> **OBJECTIF 1**: Recopiez mot pour mot l'intégralité du texte fourni sur La Vie parisienne.

> **TEXTE FOURNI**:

# # #

Cette Vie parisienne, dont une première version en 5 actes vit le jour en 1866, suivie d’une en 4 actes en 1873, est un opéra-bouffe signé du plus français des compositeurs allemands : Jacques Offenbach. Une œuvre dont nous connaissons toutes les mélodies et couplets par cœur. Si l’ouvrage n’a jamais connu sur la scène toulousaine le même rythme effréné de programmation que La Veuve joyeuse de Franz Lehár, il n’en figure pas moins au répertoire dit d’opérette de cette institution. Sous la direction musicologique d‘Alexandre Dratwicki, le Palazzetto Bru Zane a décidé de nous faire revoir ce grand classique.
Classictoulouse : Quelles sont vos responsabilités au sein du Palazzetto Bru Zane ?
Alexandre Dratwicki : J’en suis le directeur artistique, ce qui me donne comme mission de mettre en œuvre, avec la collaboration de mes collègues, les décisions de programmation de notre comité d’orientation de la manière la plus qualitative possible : variété et équilibre des événements, pertinence des distributions, respect de l’approche stylistique, accompagnement du travail des artistes pour les aider à donner le meilleur d’eux-mêmes.
Au travers des multiples œuvres lyriques de Jacques Offenbach, vous vous êtes penché plus particulièrement sur La Vie parisienne. Pourquoi et depuis quand ?

# # #

> **OBJECTIF 2**: Transposez en tableau Markdown les lignes des enregistrements, en commençant à la ligne qui contient "What is the separation distance between" et en vous arrêtant après celle qui contient "0.07 meters". Utilisez les colonnes Numéro et Ligne, et omettez les lignes vides.

> **DONNÉES EXTRAITES**:
# # #

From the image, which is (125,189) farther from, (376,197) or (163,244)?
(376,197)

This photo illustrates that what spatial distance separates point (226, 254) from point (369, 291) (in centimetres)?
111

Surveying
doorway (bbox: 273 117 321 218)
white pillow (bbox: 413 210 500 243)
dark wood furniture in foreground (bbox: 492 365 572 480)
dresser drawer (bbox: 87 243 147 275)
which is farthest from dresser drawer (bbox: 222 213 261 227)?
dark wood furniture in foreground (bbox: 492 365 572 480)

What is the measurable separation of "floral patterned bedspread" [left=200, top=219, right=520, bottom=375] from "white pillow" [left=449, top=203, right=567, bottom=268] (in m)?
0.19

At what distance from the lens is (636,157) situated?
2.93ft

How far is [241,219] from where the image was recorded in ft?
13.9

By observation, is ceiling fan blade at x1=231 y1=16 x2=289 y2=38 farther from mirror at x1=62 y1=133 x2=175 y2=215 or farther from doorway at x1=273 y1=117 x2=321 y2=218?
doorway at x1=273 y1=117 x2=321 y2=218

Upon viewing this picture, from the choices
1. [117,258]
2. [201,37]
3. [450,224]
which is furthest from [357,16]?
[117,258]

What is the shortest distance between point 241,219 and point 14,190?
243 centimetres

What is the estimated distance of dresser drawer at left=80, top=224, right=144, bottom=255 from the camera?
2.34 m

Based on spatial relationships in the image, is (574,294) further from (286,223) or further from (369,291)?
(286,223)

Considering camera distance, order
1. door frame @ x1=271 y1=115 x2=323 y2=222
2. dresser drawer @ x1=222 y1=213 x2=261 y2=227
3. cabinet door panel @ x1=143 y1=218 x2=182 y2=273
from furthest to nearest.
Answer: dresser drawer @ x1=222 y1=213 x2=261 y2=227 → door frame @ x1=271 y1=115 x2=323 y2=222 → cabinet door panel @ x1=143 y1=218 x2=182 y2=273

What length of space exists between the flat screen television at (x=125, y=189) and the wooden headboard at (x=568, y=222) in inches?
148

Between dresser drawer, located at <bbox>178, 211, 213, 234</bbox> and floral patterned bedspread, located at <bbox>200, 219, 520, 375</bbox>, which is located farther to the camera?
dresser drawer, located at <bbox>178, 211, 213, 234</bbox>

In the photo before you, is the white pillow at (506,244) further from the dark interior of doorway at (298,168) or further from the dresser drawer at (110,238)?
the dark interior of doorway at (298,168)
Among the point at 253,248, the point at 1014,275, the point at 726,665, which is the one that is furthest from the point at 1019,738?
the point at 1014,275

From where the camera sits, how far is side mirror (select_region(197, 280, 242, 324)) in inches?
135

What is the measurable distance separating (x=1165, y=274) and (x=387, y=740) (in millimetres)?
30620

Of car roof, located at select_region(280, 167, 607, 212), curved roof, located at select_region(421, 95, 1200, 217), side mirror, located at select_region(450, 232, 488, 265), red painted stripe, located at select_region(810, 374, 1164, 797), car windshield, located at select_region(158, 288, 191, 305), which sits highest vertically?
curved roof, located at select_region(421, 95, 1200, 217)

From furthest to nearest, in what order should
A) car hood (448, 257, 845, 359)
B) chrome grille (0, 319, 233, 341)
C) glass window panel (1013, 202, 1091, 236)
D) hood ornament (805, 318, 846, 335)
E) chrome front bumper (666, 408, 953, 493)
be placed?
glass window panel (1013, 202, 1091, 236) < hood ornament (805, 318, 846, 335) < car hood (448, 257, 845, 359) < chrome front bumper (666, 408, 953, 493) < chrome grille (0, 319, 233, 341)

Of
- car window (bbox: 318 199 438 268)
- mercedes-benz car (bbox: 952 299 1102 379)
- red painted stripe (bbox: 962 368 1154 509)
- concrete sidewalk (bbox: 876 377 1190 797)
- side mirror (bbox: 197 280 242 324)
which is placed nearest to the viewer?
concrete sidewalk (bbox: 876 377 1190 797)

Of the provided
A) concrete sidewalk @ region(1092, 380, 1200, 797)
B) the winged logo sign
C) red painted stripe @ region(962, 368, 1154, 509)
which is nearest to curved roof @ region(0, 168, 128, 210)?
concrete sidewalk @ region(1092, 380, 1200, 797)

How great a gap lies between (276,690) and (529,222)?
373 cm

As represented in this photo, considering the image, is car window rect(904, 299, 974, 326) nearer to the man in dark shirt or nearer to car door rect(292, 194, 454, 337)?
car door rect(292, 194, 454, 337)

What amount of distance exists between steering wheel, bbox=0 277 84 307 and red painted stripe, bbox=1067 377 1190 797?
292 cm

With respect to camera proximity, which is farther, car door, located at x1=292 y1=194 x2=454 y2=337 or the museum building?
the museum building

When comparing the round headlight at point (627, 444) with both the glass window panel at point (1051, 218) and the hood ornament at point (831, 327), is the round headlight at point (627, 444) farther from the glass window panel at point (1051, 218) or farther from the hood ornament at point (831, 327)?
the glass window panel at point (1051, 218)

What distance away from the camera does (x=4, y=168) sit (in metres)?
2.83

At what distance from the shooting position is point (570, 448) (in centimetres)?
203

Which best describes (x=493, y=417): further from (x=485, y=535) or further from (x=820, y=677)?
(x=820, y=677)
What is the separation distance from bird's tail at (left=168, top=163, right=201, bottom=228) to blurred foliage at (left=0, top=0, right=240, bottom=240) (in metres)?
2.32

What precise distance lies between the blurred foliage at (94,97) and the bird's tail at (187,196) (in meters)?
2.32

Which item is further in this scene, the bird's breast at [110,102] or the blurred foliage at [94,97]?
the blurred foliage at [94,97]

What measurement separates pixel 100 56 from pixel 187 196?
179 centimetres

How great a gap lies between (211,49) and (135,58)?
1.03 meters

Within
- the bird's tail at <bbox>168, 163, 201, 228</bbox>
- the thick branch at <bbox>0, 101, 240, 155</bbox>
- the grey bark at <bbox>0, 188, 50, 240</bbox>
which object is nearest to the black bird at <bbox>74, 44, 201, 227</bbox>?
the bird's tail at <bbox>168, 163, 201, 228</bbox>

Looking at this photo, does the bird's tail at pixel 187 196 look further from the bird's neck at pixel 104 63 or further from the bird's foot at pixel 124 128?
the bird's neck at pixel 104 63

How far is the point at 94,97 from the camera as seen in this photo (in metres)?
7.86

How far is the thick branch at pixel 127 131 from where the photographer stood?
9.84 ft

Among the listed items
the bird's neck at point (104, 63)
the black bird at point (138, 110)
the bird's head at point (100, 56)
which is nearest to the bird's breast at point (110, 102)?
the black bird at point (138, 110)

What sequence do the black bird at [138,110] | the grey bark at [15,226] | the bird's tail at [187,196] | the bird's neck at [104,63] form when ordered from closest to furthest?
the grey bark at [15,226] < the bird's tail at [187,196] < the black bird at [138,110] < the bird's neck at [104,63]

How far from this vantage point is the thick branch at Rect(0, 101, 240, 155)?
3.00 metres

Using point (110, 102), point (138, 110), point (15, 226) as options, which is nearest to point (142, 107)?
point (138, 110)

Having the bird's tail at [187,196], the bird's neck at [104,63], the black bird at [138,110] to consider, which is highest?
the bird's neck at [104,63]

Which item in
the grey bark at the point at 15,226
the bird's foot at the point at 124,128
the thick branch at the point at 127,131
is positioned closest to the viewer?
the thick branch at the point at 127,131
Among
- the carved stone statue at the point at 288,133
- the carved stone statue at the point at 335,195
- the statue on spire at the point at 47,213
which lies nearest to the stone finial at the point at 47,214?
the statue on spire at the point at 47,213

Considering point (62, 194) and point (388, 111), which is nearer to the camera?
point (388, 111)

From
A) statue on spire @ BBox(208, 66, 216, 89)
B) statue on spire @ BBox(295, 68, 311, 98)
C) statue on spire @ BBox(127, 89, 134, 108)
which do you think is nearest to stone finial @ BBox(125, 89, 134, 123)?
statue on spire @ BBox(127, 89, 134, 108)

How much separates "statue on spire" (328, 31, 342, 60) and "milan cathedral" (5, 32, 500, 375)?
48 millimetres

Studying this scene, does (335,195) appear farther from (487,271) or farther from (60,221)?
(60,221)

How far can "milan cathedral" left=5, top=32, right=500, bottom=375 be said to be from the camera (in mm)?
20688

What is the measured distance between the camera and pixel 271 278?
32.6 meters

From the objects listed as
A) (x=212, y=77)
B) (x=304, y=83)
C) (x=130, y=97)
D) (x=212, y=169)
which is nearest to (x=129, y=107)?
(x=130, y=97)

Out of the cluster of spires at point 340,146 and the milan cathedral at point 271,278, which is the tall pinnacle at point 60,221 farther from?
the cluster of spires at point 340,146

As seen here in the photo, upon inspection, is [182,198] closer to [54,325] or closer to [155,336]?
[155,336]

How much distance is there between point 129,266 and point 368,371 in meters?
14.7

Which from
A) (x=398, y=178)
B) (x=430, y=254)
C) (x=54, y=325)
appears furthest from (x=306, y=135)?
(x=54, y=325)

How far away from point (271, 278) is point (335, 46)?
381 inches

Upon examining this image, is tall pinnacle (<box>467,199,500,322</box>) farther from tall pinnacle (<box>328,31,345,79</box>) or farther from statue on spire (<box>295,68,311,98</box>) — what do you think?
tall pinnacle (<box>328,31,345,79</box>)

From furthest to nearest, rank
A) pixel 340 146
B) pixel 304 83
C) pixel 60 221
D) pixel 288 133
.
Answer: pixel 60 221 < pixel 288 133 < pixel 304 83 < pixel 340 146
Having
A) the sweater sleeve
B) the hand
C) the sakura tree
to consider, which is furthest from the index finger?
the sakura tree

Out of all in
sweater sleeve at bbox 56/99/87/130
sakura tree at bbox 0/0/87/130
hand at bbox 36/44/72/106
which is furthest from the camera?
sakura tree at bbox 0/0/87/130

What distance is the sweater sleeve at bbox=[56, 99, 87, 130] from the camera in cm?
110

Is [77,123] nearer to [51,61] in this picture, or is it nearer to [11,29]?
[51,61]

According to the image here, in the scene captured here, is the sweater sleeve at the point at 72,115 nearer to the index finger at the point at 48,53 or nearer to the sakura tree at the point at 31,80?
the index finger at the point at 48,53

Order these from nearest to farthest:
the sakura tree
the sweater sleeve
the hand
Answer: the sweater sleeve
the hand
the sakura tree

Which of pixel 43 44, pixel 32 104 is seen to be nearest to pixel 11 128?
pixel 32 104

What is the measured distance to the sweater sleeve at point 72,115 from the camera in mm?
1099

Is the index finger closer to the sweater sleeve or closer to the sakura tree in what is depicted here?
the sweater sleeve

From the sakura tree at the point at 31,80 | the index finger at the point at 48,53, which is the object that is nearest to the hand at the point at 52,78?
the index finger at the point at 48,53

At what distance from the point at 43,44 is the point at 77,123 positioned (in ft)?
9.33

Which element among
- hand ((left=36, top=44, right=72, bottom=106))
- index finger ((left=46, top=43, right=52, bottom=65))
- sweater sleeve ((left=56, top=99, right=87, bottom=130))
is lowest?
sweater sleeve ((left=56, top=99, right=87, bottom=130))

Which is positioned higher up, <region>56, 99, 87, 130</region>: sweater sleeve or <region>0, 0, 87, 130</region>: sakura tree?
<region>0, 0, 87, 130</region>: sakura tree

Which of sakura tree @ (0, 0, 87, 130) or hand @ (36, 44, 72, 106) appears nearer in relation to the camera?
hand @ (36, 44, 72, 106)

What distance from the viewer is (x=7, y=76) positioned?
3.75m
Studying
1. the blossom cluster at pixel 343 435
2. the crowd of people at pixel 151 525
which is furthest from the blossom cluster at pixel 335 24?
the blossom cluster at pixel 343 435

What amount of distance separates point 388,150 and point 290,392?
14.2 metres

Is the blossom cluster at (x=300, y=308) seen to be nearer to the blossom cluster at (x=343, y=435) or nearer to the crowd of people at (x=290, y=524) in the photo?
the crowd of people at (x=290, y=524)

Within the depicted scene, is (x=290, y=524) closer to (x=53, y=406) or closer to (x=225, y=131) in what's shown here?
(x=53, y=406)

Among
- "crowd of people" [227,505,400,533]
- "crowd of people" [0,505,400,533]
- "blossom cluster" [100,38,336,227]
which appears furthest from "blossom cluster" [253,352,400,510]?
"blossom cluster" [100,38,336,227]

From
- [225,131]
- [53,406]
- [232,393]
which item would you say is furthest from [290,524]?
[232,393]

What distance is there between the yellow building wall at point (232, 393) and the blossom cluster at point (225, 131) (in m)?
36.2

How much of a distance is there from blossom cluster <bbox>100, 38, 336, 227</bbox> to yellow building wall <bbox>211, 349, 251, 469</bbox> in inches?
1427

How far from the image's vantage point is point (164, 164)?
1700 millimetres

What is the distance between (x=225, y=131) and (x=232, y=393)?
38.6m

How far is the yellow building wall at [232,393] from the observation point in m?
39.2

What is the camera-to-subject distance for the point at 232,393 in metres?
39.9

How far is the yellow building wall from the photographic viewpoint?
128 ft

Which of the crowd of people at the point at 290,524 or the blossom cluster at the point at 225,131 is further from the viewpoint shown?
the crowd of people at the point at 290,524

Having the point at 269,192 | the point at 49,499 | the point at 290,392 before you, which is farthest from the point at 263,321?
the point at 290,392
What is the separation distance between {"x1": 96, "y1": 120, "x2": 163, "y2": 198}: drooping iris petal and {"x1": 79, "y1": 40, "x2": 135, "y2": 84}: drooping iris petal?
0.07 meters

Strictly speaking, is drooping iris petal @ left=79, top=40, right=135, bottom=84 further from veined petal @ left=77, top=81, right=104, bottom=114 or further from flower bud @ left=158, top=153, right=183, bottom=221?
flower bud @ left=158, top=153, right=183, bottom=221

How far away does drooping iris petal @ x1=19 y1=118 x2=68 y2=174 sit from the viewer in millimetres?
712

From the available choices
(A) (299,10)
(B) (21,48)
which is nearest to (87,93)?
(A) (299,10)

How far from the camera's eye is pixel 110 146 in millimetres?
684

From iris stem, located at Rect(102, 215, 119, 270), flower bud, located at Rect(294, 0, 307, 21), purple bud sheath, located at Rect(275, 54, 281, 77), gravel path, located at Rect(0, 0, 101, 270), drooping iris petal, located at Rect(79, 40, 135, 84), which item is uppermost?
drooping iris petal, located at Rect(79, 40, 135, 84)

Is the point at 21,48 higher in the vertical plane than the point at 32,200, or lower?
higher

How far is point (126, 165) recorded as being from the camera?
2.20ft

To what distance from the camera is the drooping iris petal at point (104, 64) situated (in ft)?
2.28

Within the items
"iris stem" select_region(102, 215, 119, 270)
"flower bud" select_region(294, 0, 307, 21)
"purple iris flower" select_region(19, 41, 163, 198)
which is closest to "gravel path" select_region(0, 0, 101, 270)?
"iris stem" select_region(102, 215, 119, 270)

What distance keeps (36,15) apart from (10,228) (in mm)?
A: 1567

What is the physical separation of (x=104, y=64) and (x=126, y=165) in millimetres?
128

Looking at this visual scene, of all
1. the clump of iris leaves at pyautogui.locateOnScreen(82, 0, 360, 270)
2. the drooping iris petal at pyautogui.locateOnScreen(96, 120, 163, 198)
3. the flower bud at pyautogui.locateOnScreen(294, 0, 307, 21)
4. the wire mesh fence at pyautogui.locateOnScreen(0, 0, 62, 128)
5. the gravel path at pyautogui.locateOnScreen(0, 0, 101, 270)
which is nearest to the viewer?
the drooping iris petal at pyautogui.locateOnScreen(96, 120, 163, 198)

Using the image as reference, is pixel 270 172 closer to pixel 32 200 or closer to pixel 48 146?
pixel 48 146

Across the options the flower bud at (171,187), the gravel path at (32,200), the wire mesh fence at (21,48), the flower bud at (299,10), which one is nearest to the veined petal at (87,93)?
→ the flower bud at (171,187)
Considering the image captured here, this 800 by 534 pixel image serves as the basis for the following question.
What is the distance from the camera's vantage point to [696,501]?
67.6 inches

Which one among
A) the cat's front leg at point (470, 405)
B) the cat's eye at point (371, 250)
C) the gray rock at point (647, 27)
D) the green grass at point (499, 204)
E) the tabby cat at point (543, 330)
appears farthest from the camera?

# # #

> **CORRIGÉ 1**:
Cette Vie parisienne, dont une première version en 5 actes vit le jour en 1866, suivie d’une en 4 actes en 1873, est un opéra-bouffe signé du plus français des compositeurs allemands : Jacques Offenbach. Une œuvre dont nous connaissons toutes les mélodies et couplets par cœur. Si l’ouvrage n’a jamais connu sur la scène toulousaine le même rythme effréné de programmation que La Veuve joyeuse de Franz Lehár, il n’en figure pas moins au répertoire dit d’opérette de cette institution. Sous la direction musicologique d‘Alexandre Dratwicki, le Palazzetto Bru Zane a décidé de nous faire revoir ce grand classique.
Classictoulouse : Quelles sont vos responsabilités au sein du Palazzetto Bru Zane ?
Alexandre Dratwicki : J’en suis le directeur artistique, ce qui me donne comme mission de mettre en œuvre, avec la collaboration de mes collègues, les décisions de programmation de notre comité d’orientation de la manière la plus qualitative possible : variété et équilibre des événements, pertinence des distributions, respect de l’approche stylistique, accompagnement du travail des artistes pour les aider à donner le meilleur d’eux-mêmes.
Au travers des multiples œuvres lyriques de Jacques Offenbach, vous vous êtes penché plus particulièrement sur La Vie parisienne. Pourquoi et depuis quand ?

> **CORRIGÉ 2**:
| Numéro | Ligne |
|---|---|
| 1 | What is the separation distance between {"x1": 96, "y1": 120, "x2": 163, "y2": 198}: drooping iris petal and {"x1": 79, "y1": 40, "x2": 135, "y2": 84}: drooping iris petal? |
| 2 | 0.07 meters |